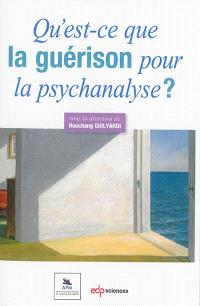 Qu'est-ce que la guérison pour la psychanalyse ?
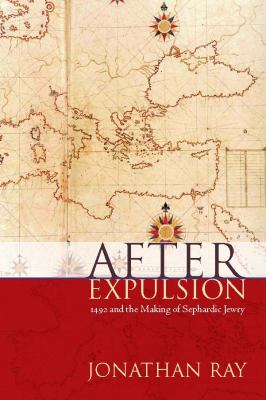 After Expulsion 1492 and the Making of Sephardic Jewry  2012 edition cover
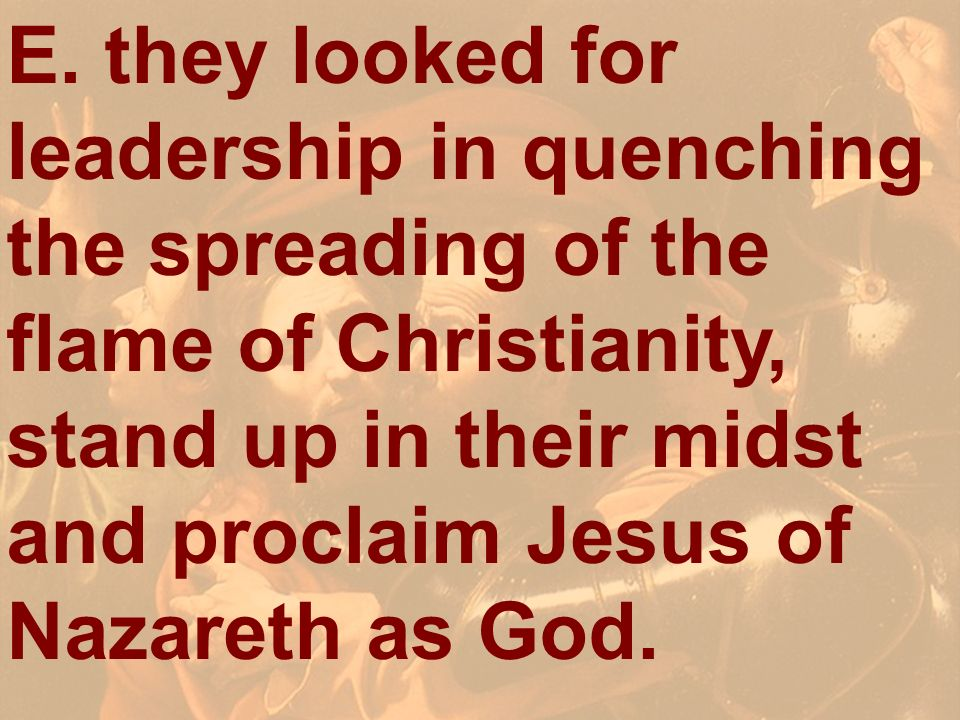 E. they looked for leadership in quenching the spreading of the flame of Christianity, stand up in their midst and proclaim Jesus of Nazareth as God.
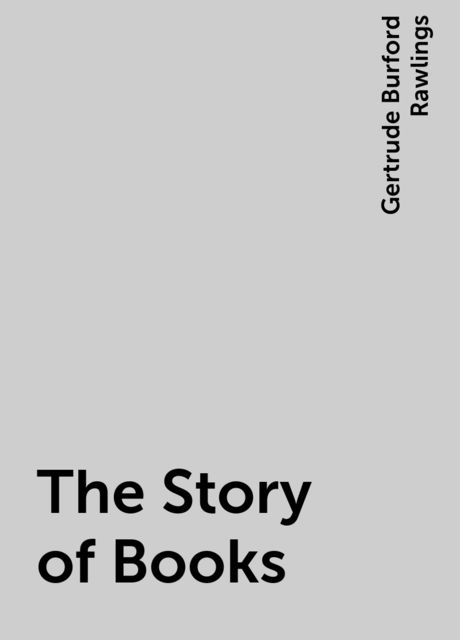 The Story of Books, Gertrude Burford Rawlings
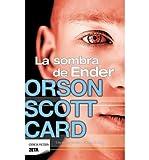 La Sombra de Ender (Spanish) Card, Orson Scott ( Author ) Apr-30-2012 Hardcover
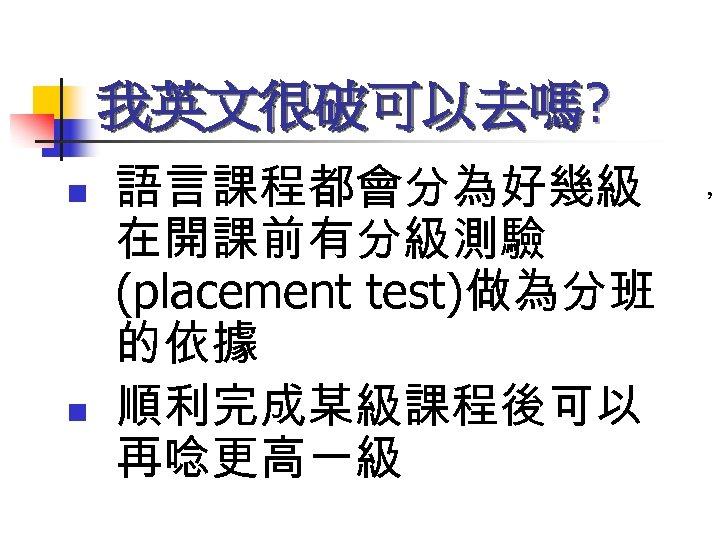 我英文很破可以去嗎? n n 語言課程都會分為好幾級 在開課前有分級測驗 (placement test)做為分班 的依據 順利完成某級課程後可以 再唸更高一級 ,
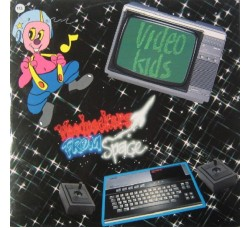 Video Kids – Woodpeckers From Space - 45 RPM
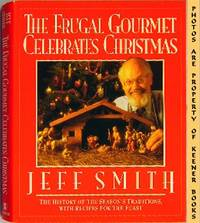 The Frugal Gourmet Celebrates Christmas by  Craig (Culinary Consultant)  Jeff (Author) / Wollam - First Edition: First Printing - 1991 - from KEENER BOOKS (Member IOBA) (SKU: 005471)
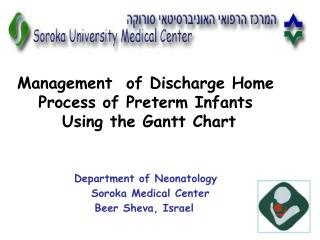 Administration of Discharge Home Process of Preterm Infants Using the Gantt Chart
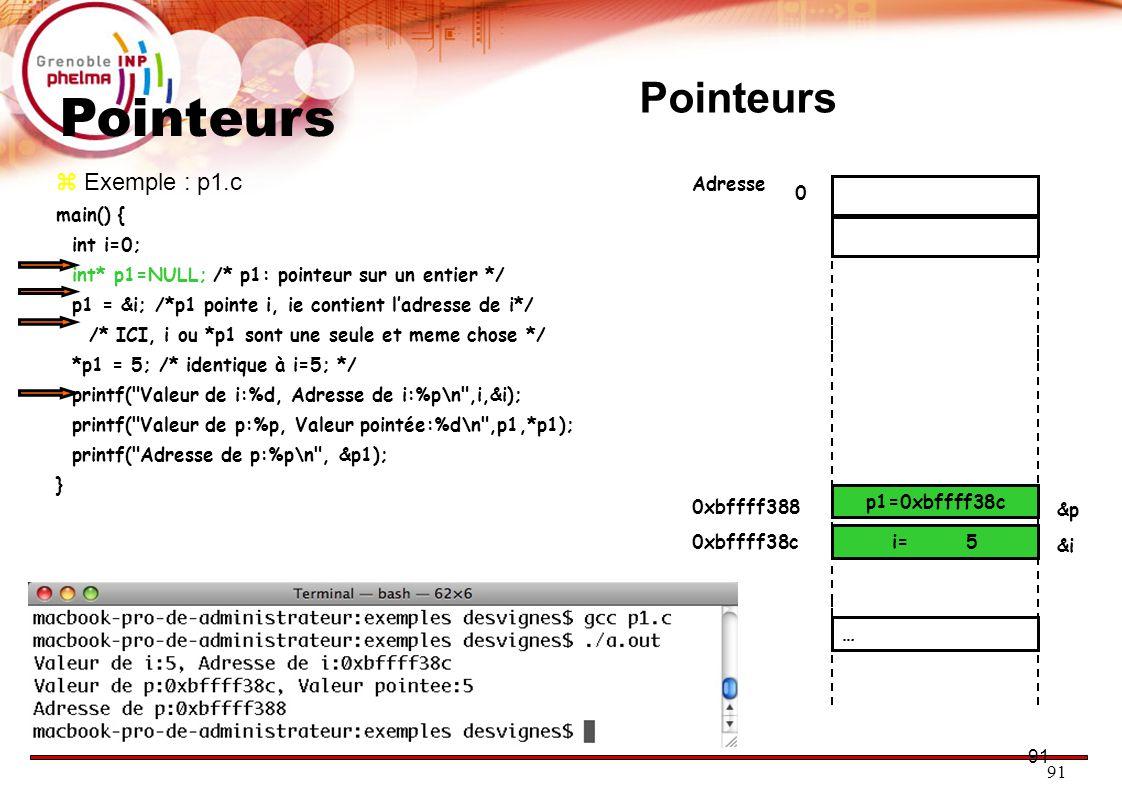 91 Pointeurs  Exemple : p1.c main() { int i=0; int* p1=NULL; /* p1: pointeur sur un entier */ p1 = &i; /*p1 pointe i, ie contient l'adresse de i*/ /* ICI, i ou *p1 sont une seule et meme chose */ *p1 = 5; /* identique à i=5; */ printf( Valeur de i:%d, Adresse de i:%p\n ,i,&i); printf( Valeur de p:%p, Valeur pointée:%d\n ,p1,*p1); printf( Adresse de p:%p\n , &p1); } 0 p= 0 i= 0 0xbffff38c &i Adresse &p … 0xbffff388 p1=0xbffff38c i= 5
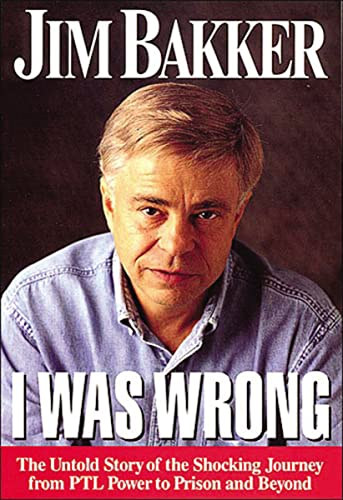 I Was Wrong: The Untold Story of: Bakker, Jim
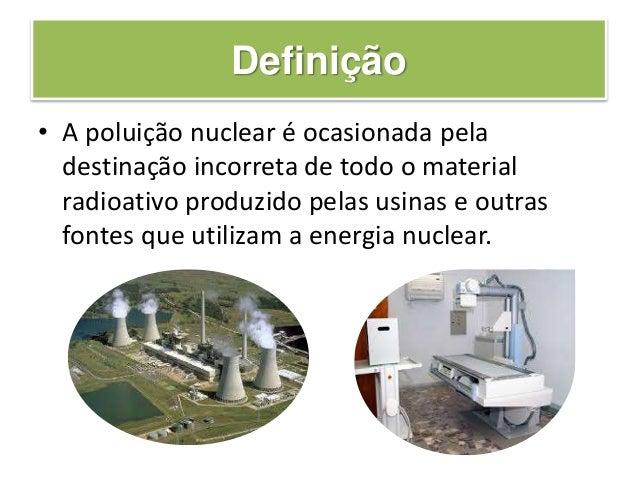 Poluição nuclear Slide 3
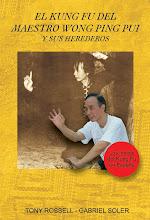 El Kung Fu del maestro Wong Ping Pui y sus herederos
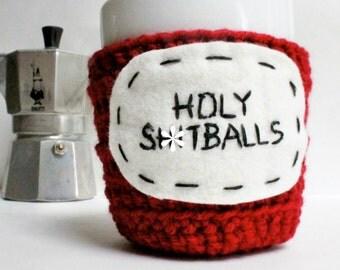 Funny coffee mug cozy tea cup cozy Holy Sh-tballs crochet red handmade cozy cover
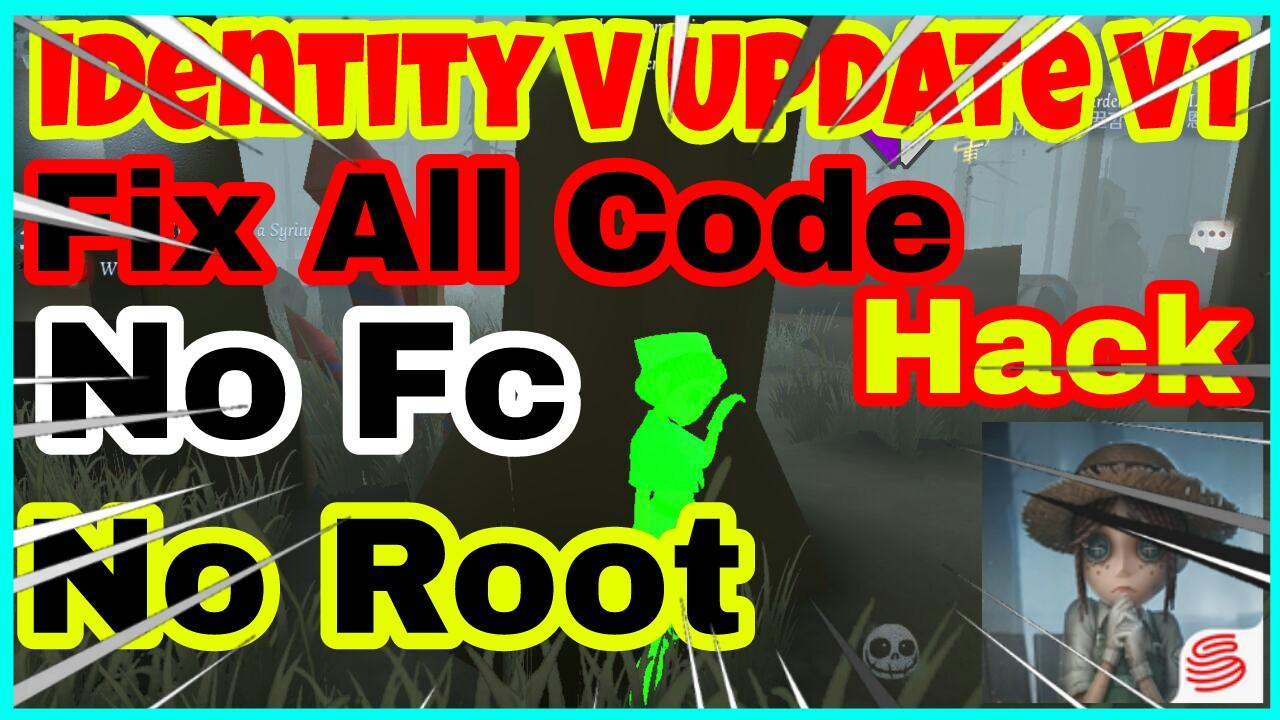 Script Mod Identity V 5 Mới Nhất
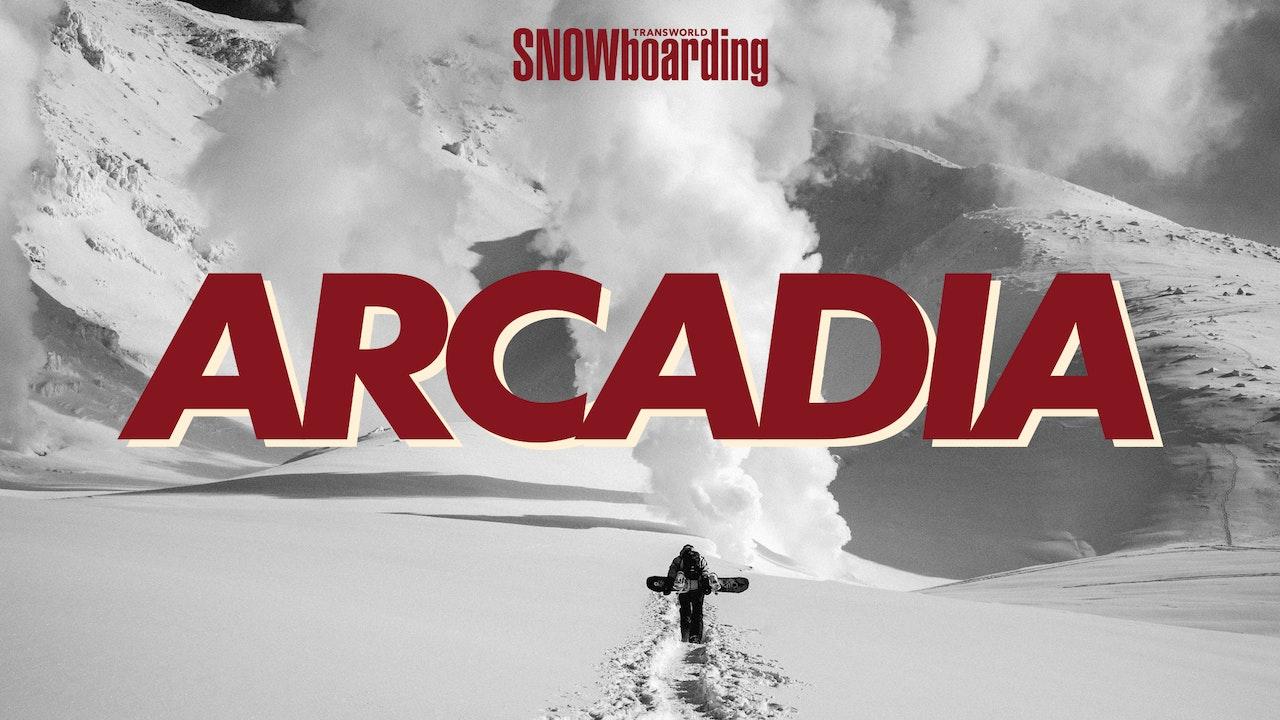 Arcadia - TransWorld SNOWboarding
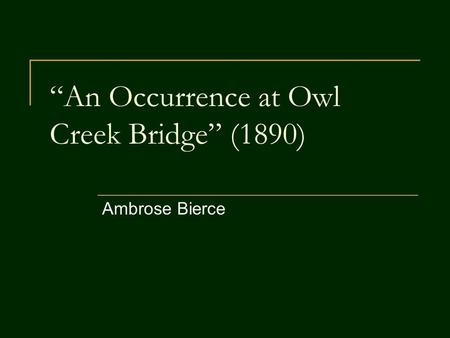 "occurence at owl creek bridge essay For the full list, see the essay ""story playlist  if you've not read ""an occurrence  at owl creek bridge,"" you should really put this down, go read."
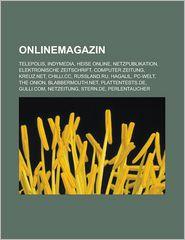 Onlinemagazin: Telepolis, Indymedia, Heise Online, Netzpublikation, Elektronische Zeitschrift, Computer Zeitung, Kreuz. net, CHiLLi. cc - Quelle: Wikipedia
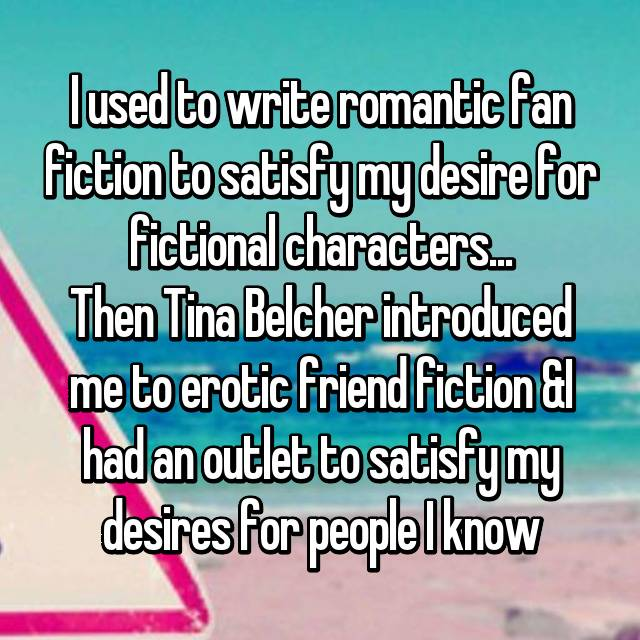 I used to write romantic fan fiction to satisfy my desire for fictional characters... Then Tina Belcher introduced me to erotic friend fiction &I had an outlet to satisfy my desires for people I know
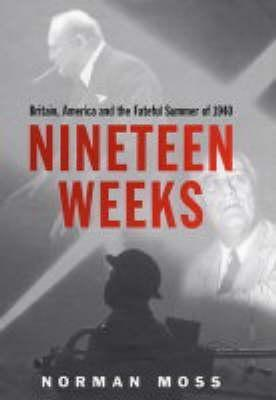 Nineteen Weeks: Britain, America and the Fateful Summer of 1940. Norman Moss  by  Norman Moss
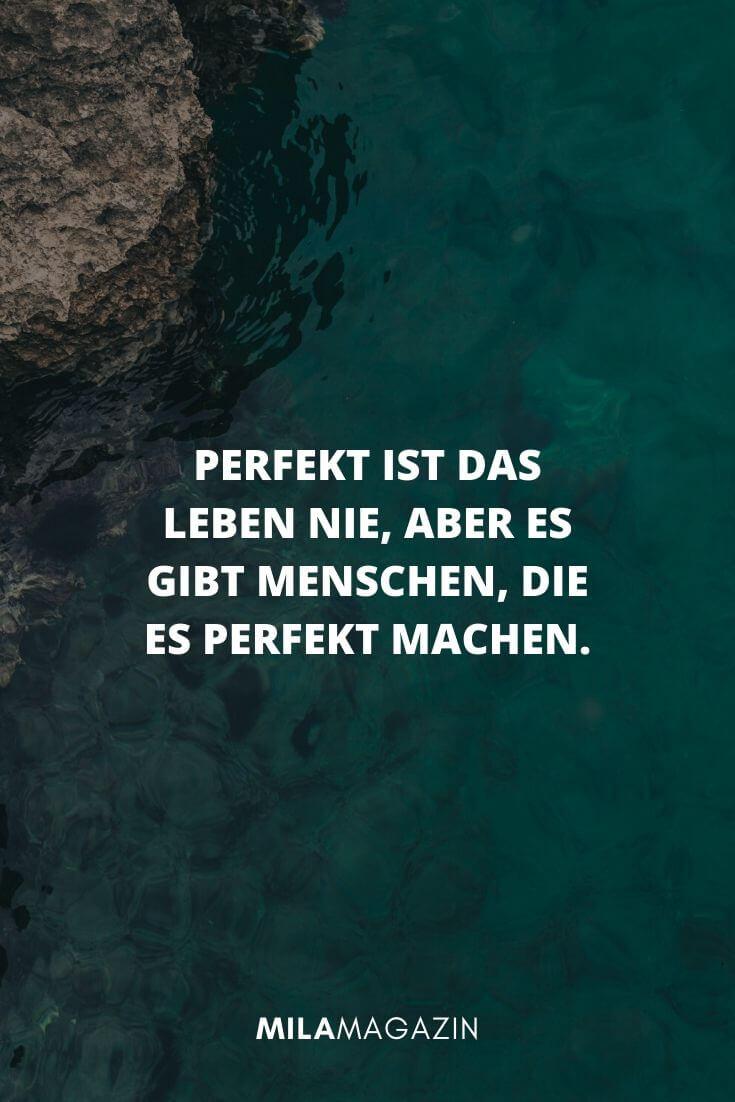 Perfekt ist das Leben nie, aber es gibt Menschen, die es perfekt machen. | MILAMAGAZIN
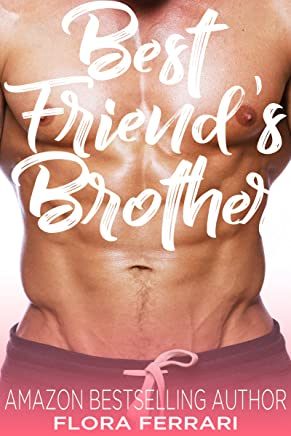 Best Friend's Brother: An Older Man Younger Woman Romance (A Man Who Knows What He Wants Book 63)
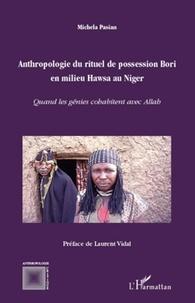Michela Pasian - Anthropologie du rituel de possession Bori en milieu Hawsa au Niger - Quand les génies cohabitent avec Allah.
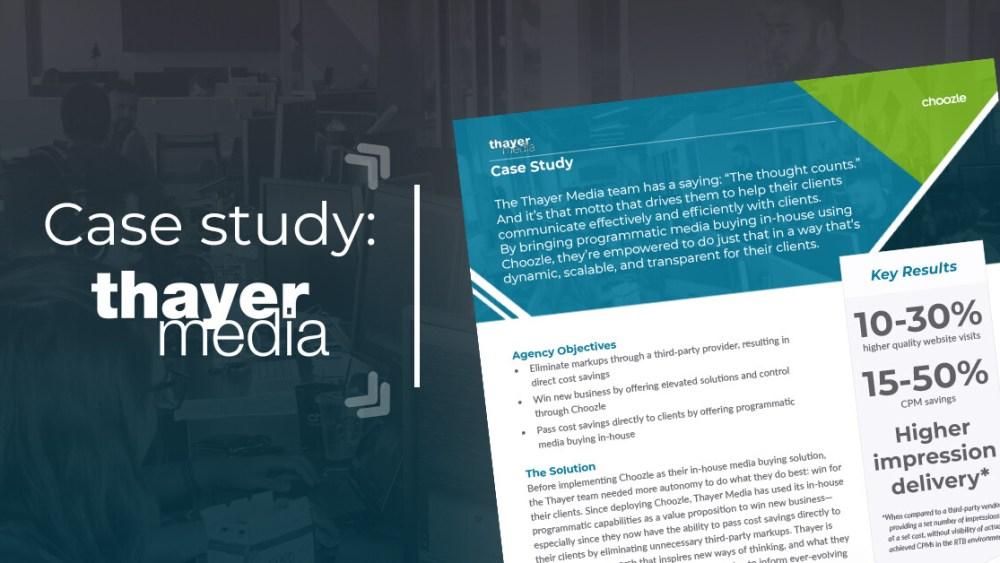 Thayer Media Case Study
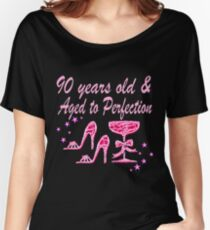 90 YEARS OLD AND AGED TO PERFECTION Women's Relaxed Fit T-Shirt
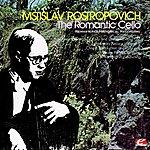 Mstislav Rostropovich The Romantic Cello (Remastered Historical Recording)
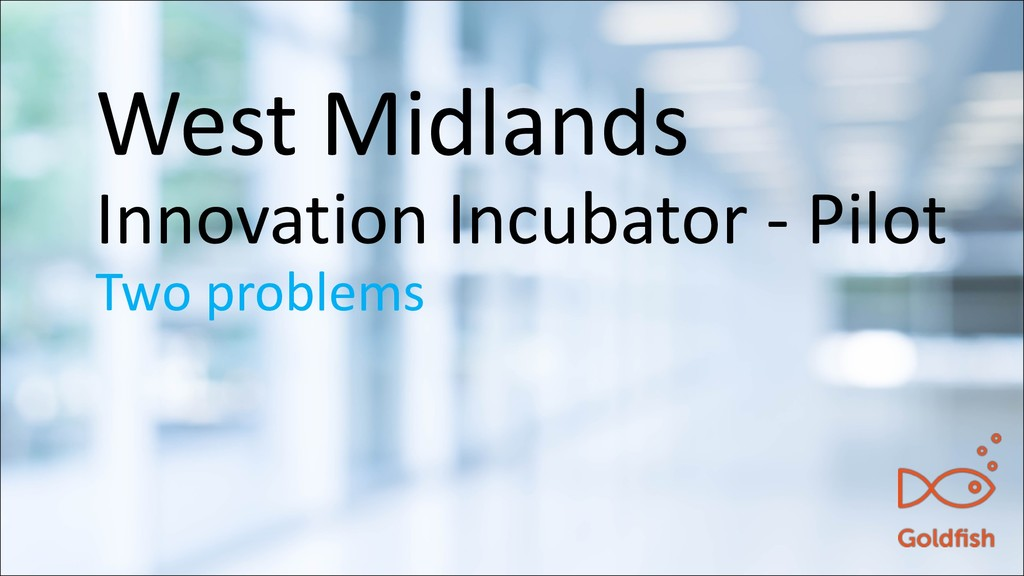 West Midlands Innovation Incubator - Pilot Two ...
== == ==
* DESCRIPTION OF THE TASK:
Exclude every picture and copy the remaining data exactly.

* WRITTEN ANSWER:
 Qu'est-ce que la guérison pour la psychanalyse ?
 After Expulsion 1492 and the Making of Sephardic Jewry  2012 edition cover
 E. they looked for leadership in quenching the spreading of the flame of Christianity, stand up in their midst and proclaim Jesus of Nazareth as God.
 The Story of Books, Gertrude Burford Rawlings
 La Sombra de Ender (Spanish) Card, Orson Scott ( Author ) Apr-30-2012 Hardcover
 我英文很破可以去嗎? n n 語言課程都會分為好幾級 在開課前有分級測驗 (placement test)做為分班 的依據 順利完成某級課程後可以 再唸更高一級 ,
 Video Kids – Woodpeckers From Space - 45 RPM
 The Frugal Gourmet Celebrates Christmas by  Craig (Culinary Consultant)  Jeff (Author) / Wollam - First Edition: First Printing - 1991 - from KEENER BOOKS (Member IOBA) (SKU: 005471)
 Administration of Discharge Home Process of Preterm Infants Using the Gantt Chart
 91 Pointeurs  Exemple : p1.c main() { int i=0; int* p1=NULL; /* p1: pointeur sur un entier */ p1 = &i; /*p1 pointe i, ie contient l'adresse de i*/ /* ICI, i ou *p1 sont une seule et meme chose */ *p1 = 5; /* identique à i=5; */ printf( Valeur de i:%d, Adresse de i:%p\n ,i,&i); printf( Valeur de p:%p, Valeur pointée:%d\n ,p1,*p1); printf( Adresse de p:%p\n , &p1); } 0 p= 0 i= 0 0xbffff38c &i Adresse &p … 0xbffff388 p1=0xbffff38c i= 5
 I Was Wrong: The Untold Story of: Bakker, Jim
 Poluição nuclear Slide 3
 El Kung Fu del maestro Wong Ping Pui y sus herederos
 Funny coffee mug cozy tea cup cozy Holy Sh-tballs crochet red handmade cozy cover
 Script Mod Identity V 5 Mới Nhất
 Arcadia - TransWorld SNOWboarding
 "occurence at owl creek bridge essay For the full list, see the essay ""story playlist  if you've not read ""an occurrence  at owl creek bridge,"" you should really put this down, go read."
 Onlinemagazin: Telepolis, Indymedia, Heise Online, Netzpublikation, Elektronische Zeitschrift, Computer Zeitung, Kreuz. net, CHiLLi. cc - Quelle: Wikipedia
 I used to write romantic fan fiction to satisfy my desire for fictional characters... Then Tina Belcher introduced me to erotic friend fiction &I had an outlet to satisfy my desires for people I know
 Nineteen Weeks: Britain, America and the Fateful Summer of 1940. Norman Moss  by  Norman Moss
 Perfekt ist das Leben nie, aber es gibt Menschen, die es perfekt machen. | MILAMAGAZIN
 Best Friend's Brother: An Older Man Younger Woman Romance (A Man Who Knows What He Wants Book 63)
Michela Pasian - Anthropologie du rituel de possession Bori en milieu Hawsa au Niger - Quand les génies cohabitent avec Allah.
 Thayer Media Case Study
 90 YEARS OLD AND AGED TO PERFECTION Women's Relaxed Fit T-Shirt
 Mstislav Rostropovich The Romantic Cello (Remastered Historical Recording)
 West Midlands Innovation Incubator - Pilot Two ...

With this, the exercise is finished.